Marco annuì a lungo. Si era reso conto di aver avuto un momento di smarrimento.
Come era solito fare, s’inchinò e baciò la mano alla sua madrina; uscì e andò difilato al cantiere, dove aveva lasciato gli operai a lavorare.
Aveva invitato Mezza Cazzuola a passare la serata di sabato a casa sua. Marco era preoccupato, non voleva fare brutta figura, e fu così che decise di portare la coppia all’unica trattoria che c’era in paese.
Il locale era situato nel vecchio centro storico e si poteva raggiungere solo in motocicletta o a piedi: le strade strette impedivano il transito alle auto.
La viabilità del vecchio borgo era articolata da strette viuzze delimitate da case a tre piani che, per via della poca distanza tra le pareti, sembravano alte fin quasi a lambire le nuvole. I muri delle case, fatti di pietre una sopra l’altra, erano ricoperti d’intonaco, in più punti mancanti da sembrare piccole chiazze di neve staccatasi dalle pareti di roccia.
In una delle tante piazzuole, vi era un palazzotto che dominava sugli altri, non per grandezza, ma per il colore rosso intenso. Al piano terra il palazzotto ospitava la trattoria di Rino Lupus; sia Marco che Salvatore conoscevano bene il locale, in quanto durante il periodo di apprendistato avevano lavorato per ristrutturarlo.
A quel tempo, quando ristrutturarono il fabbricato, i due amici portavano in loro la spensieratezza dell’adolescenza.
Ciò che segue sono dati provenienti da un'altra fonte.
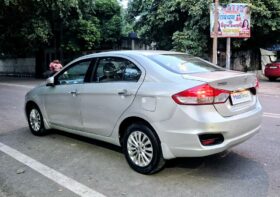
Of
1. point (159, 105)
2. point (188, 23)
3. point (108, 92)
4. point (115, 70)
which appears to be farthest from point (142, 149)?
point (188, 23)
Quanti ricordi in quelle strette vie del borgo, quando passavano con il motocarro Guzzi a pochi centimetri dai muri.
Mastro Filippo non si stancava mai di raccomandar loro di essere precisi nell’eseguire i lavori, poiché odiava che altri giudicassero negativamente la propria impresa.
In quelle occasioni Rocco si scaldava a tal punto che con veemenza sbraitava: «Se qualcuno si permettesse di esprimere giudizi negativi sul nostro lavoro, sarei costretto a rompergli il grugno.»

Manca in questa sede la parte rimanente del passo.